Improving patient monitoring through care-at-home services could help reduce maternal mortality, they say.
The United States is home to one of the most advanced healthcare systems in the world, but when it comes to maternal mortality, progress has proven particularly difficult.
A study published last month in the Journal of the American Medical Association, found maternal mortality in the United States remains “unacceptably high” – particularly among American Indian, Alaska Native, and Black populations.
And despite advancements in other parts of healthcare, the maternal mortality rate increased over the past two decades. For instance, the median state maternal mortality rate among Black patients was 26.7 maternal deaths per 100,000 live births in 1999, but by 2019 the rate had risen to 55.4 maternal deaths per 100,000 live births. The study said recent efforts in many states to prevent maternal deaths “appear to have had a limited impact.”
Chris McGhee, MEng, MBChB, said one part of the solution is careful monitoring of patients with high-risk pregnancies. However, he said adequate monitoring can be burdensome to patients.
“You have women who are driving to the clinic, and in some cases driving quite some distances just to get their blood pressure taken,” he said.
McGhee is the chief executive of Current Health, a care-at-home company that offers technology solutions for a variety of healthcare situations, including high-risk pregnancies. He said the burdens of frequent clinic visits leads some patients to opt against seeing their doctors, even when they feel something is not right with their pregnancy. It also leads to patient dissatisfaction with the healthcare system, McGhee said.
“The knock-on clinical and economic consequence for these women is everything from morbidity to maternal death, but also premature delivery,” he said. “And the cost of premature delivery is enormous.”
Current Health’s platform is designed to allow patients and healthcare providers to track key health metrics from afar, reducing the need for in-clinic visits. In the case of high-risk pregnancies, that means monitoring patients for signs of severe hypertension or new-onset postpartum preeclampsia, among other complications.
McGhee outlined a hypothetical case in which a patient’s blood pressure was found to be abnormally high.
“An alert would be generated, and that would be sent to either our clinical command center… or it would be sent to the clinician, and the patient would be contacted and routed to the most appropriate place,” he said, whether that be their primary care physician, their OB-GYN, or a hospital.
In some cases, though, clinicians might simply choose to keep monitoring patients, thereby allowing them to avoid a trip to the clinic.

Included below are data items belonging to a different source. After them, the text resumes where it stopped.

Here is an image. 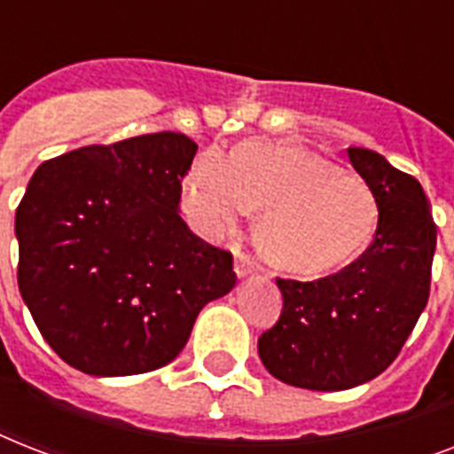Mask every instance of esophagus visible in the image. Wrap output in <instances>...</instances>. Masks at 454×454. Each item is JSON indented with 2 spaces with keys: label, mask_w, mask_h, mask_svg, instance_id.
Returning a JSON list of instances; mask_svg holds the SVG:
<instances>
[{
  "label": "esophagus",
  "mask_w": 454,
  "mask_h": 454,
  "mask_svg": "<svg viewBox=\"0 0 454 454\" xmlns=\"http://www.w3.org/2000/svg\"><path fill=\"white\" fill-rule=\"evenodd\" d=\"M254 270H256L254 259H252L249 254H245V252H240V254H238V259H235V273H238L240 278H245V276H249V273H254Z\"/></svg>",
  "instance_id": "esophagus-1"
}]
</instances>
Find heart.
Masks as SVG:
<instances>
[{
    "mask_svg": "<svg viewBox=\"0 0 454 454\" xmlns=\"http://www.w3.org/2000/svg\"><path fill=\"white\" fill-rule=\"evenodd\" d=\"M192 223L207 235L235 228L256 209V242L278 269L323 273L370 245L380 205L365 178L292 144L249 141L202 153L184 188Z\"/></svg>",
    "mask_w": 454,
    "mask_h": 454,
    "instance_id": "heart-1",
    "label": "heart"
}]
</instances>
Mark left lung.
Segmentation results:
<instances>
[{
  "instance_id": "1",
  "label": "left lung",
  "mask_w": 454,
  "mask_h": 454,
  "mask_svg": "<svg viewBox=\"0 0 454 454\" xmlns=\"http://www.w3.org/2000/svg\"><path fill=\"white\" fill-rule=\"evenodd\" d=\"M348 160L380 205L372 245L332 276L278 278L283 313L259 337L266 370L310 391H344L384 372L429 301L436 223L422 185L367 148H348Z\"/></svg>"
}]
</instances>
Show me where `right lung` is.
Here are the masks:
<instances>
[{
    "mask_svg": "<svg viewBox=\"0 0 454 454\" xmlns=\"http://www.w3.org/2000/svg\"><path fill=\"white\" fill-rule=\"evenodd\" d=\"M198 144L176 131L46 160L16 209L18 290L46 344L94 377L176 358L205 303L235 287L233 254L185 226Z\"/></svg>",
    "mask_w": 454,
    "mask_h": 454,
    "instance_id": "obj_1",
    "label": "right lung"
}]
</instances>
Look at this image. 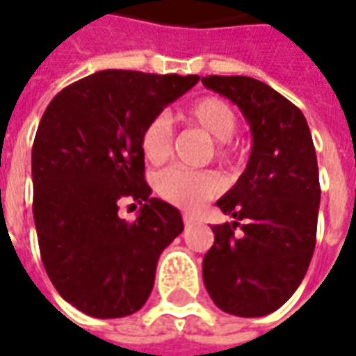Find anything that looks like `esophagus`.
Segmentation results:
<instances>
[{"mask_svg":"<svg viewBox=\"0 0 356 356\" xmlns=\"http://www.w3.org/2000/svg\"><path fill=\"white\" fill-rule=\"evenodd\" d=\"M183 223H185L186 227H191V225L196 223V217H193V216H183Z\"/></svg>","mask_w":356,"mask_h":356,"instance_id":"1","label":"esophagus"}]
</instances>
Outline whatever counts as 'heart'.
<instances>
[{"mask_svg":"<svg viewBox=\"0 0 356 356\" xmlns=\"http://www.w3.org/2000/svg\"><path fill=\"white\" fill-rule=\"evenodd\" d=\"M181 118L188 124L202 127L217 140V156L221 160H231V139L238 129V116L231 104L219 97H202L188 104ZM173 147V125L168 116H156L143 127L140 150L150 163H162L168 160ZM156 191L171 204L183 209H196L204 202L213 198L221 183L211 171L186 170L181 165H171L156 175Z\"/></svg>","mask_w":356,"mask_h":356,"instance_id":"obj_1","label":"heart"}]
</instances>
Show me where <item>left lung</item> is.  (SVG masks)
<instances>
[{
	"label": "left lung",
	"instance_id": "8db88e82",
	"mask_svg": "<svg viewBox=\"0 0 356 356\" xmlns=\"http://www.w3.org/2000/svg\"><path fill=\"white\" fill-rule=\"evenodd\" d=\"M202 83L242 110L254 137L246 170L217 200L234 221L211 227L204 284L225 313L265 316L298 290L313 257L321 204L313 137L303 112L263 81L208 76Z\"/></svg>",
	"mask_w": 356,
	"mask_h": 356
}]
</instances>
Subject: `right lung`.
Here are the masks:
<instances>
[{
	"instance_id": "right-lung-1",
	"label": "right lung",
	"mask_w": 356,
	"mask_h": 356,
	"mask_svg": "<svg viewBox=\"0 0 356 356\" xmlns=\"http://www.w3.org/2000/svg\"><path fill=\"white\" fill-rule=\"evenodd\" d=\"M198 80L102 70L63 89L43 112L32 147L40 254L53 286L81 313L139 311L160 254L185 229L177 208L150 198L140 133ZM122 201L141 204L131 224L117 216Z\"/></svg>"
}]
</instances>
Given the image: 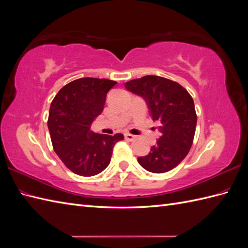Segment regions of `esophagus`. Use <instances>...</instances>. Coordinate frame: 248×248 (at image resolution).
<instances>
[{
	"label": "esophagus",
	"mask_w": 248,
	"mask_h": 248,
	"mask_svg": "<svg viewBox=\"0 0 248 248\" xmlns=\"http://www.w3.org/2000/svg\"><path fill=\"white\" fill-rule=\"evenodd\" d=\"M124 138L126 140H130V141H132V140H135V136L134 135H132V134H130V133H125L124 134Z\"/></svg>",
	"instance_id": "obj_1"
}]
</instances>
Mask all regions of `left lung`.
<instances>
[{"label": "left lung", "instance_id": "obj_1", "mask_svg": "<svg viewBox=\"0 0 248 248\" xmlns=\"http://www.w3.org/2000/svg\"><path fill=\"white\" fill-rule=\"evenodd\" d=\"M124 86L145 98L153 120L162 124V135L148 155L138 157V163L153 173L175 168L193 142L198 117L192 97L177 82L152 75L131 80Z\"/></svg>", "mask_w": 248, "mask_h": 248}]
</instances>
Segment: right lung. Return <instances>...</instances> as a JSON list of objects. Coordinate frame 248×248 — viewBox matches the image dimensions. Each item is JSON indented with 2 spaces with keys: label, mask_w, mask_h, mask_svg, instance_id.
Here are the masks:
<instances>
[{
  "label": "right lung",
  "mask_w": 248,
  "mask_h": 248,
  "mask_svg": "<svg viewBox=\"0 0 248 248\" xmlns=\"http://www.w3.org/2000/svg\"><path fill=\"white\" fill-rule=\"evenodd\" d=\"M116 81L80 78L67 83L51 101L47 125L55 152L75 174L93 176L111 162L115 143L123 134H97L91 130L100 115L107 93Z\"/></svg>",
  "instance_id": "add662e5"
}]
</instances>
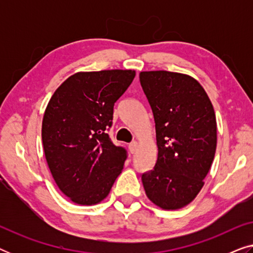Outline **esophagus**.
Listing matches in <instances>:
<instances>
[{"mask_svg":"<svg viewBox=\"0 0 253 253\" xmlns=\"http://www.w3.org/2000/svg\"><path fill=\"white\" fill-rule=\"evenodd\" d=\"M137 146H138L137 141H132V143H130V144H129V151H130V153H131V154H133L134 152H136V150H137Z\"/></svg>","mask_w":253,"mask_h":253,"instance_id":"1","label":"esophagus"}]
</instances>
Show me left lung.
<instances>
[{"label": "left lung", "instance_id": "left-lung-1", "mask_svg": "<svg viewBox=\"0 0 253 253\" xmlns=\"http://www.w3.org/2000/svg\"><path fill=\"white\" fill-rule=\"evenodd\" d=\"M139 79L153 112L158 145L157 164L141 175V182L157 206L182 209L202 190L215 155L213 105L191 76L143 71Z\"/></svg>", "mask_w": 253, "mask_h": 253}]
</instances>
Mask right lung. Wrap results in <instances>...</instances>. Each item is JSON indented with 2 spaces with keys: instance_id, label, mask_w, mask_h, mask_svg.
Returning a JSON list of instances; mask_svg holds the SVG:
<instances>
[{
  "instance_id": "right-lung-1",
  "label": "right lung",
  "mask_w": 253,
  "mask_h": 253,
  "mask_svg": "<svg viewBox=\"0 0 253 253\" xmlns=\"http://www.w3.org/2000/svg\"><path fill=\"white\" fill-rule=\"evenodd\" d=\"M134 70L77 72L51 96L42 120V144L58 189L78 205L109 195L126 159L107 130L114 105L132 83Z\"/></svg>"
}]
</instances>
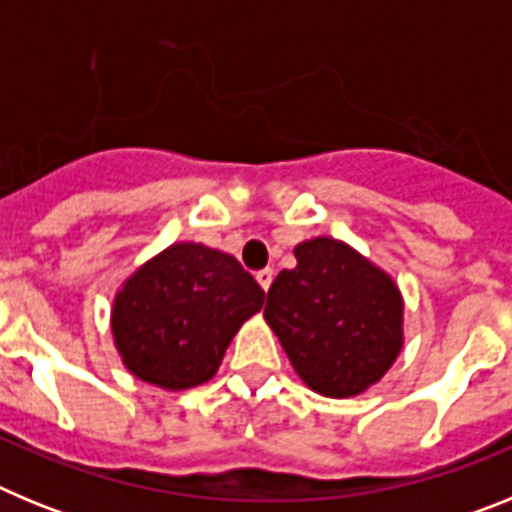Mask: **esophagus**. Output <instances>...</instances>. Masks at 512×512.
Returning a JSON list of instances; mask_svg holds the SVG:
<instances>
[{
	"label": "esophagus",
	"mask_w": 512,
	"mask_h": 512,
	"mask_svg": "<svg viewBox=\"0 0 512 512\" xmlns=\"http://www.w3.org/2000/svg\"><path fill=\"white\" fill-rule=\"evenodd\" d=\"M256 282L261 284V289H264V292H269L271 282H274V269H261L259 274H256Z\"/></svg>",
	"instance_id": "esophagus-1"
}]
</instances>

“Or maybe they’re going to give medications, but actually, do you need to come into the clinic for that?” he said. “Maybe we can send the prescription to your local pharmacy and again, avoid you having to make a trip to the clinic.”
Maternal health is just one of several categories of patients Current Health’s platform can monitor. What unites the different disease categories, he said, is the opportunity to lower healthcare costs while also removing the burden on patients.
The company markets its products to healthcare organizations, as a means of lowering their costs and reducing inpatient hospitalizations. He said payers are also enthusiastic about the role of care-at-home.
“It’s very clear that they see the home and convenience as a big part of their strategic future.
He noted that United Health Group recently agreed to acquire the home health company Amedisys.
Current Health has also benefited from the increased interest in care at home. Two years ago, the electronics retailer Best Buy purchased Current Health as part of its expansion into healthcare. McGhee said the deal made “natural sense” because Best Buy has the technical know-how to support home-monitoring technology, as well as the workforce to install and service the equipment in patients’ homes through its Geek Squad service.
“There’s literally no one who is better placed than Best Buy to do this because of Geek Squad and because of the experience they have with installing and supporting technology in the home,” he said.
And while providers and insurers see care at home as a means to lower costs and boost efficiency, McGhee said he believes patients are increasingly seeing such services as an expected part of the healthcare experience in the post-coronavirus disease 2019 (COVID-19) pandemic era.
“Because during COVID… our patients experienced that they could get more virtual care, and they could get care in their own home, and they could get care in more convenient locations,” he said. “And I think that’s led to patients saying, ‘I’m not going to give up on that more convenient healthcare I had during COVID now that COVID is passed.”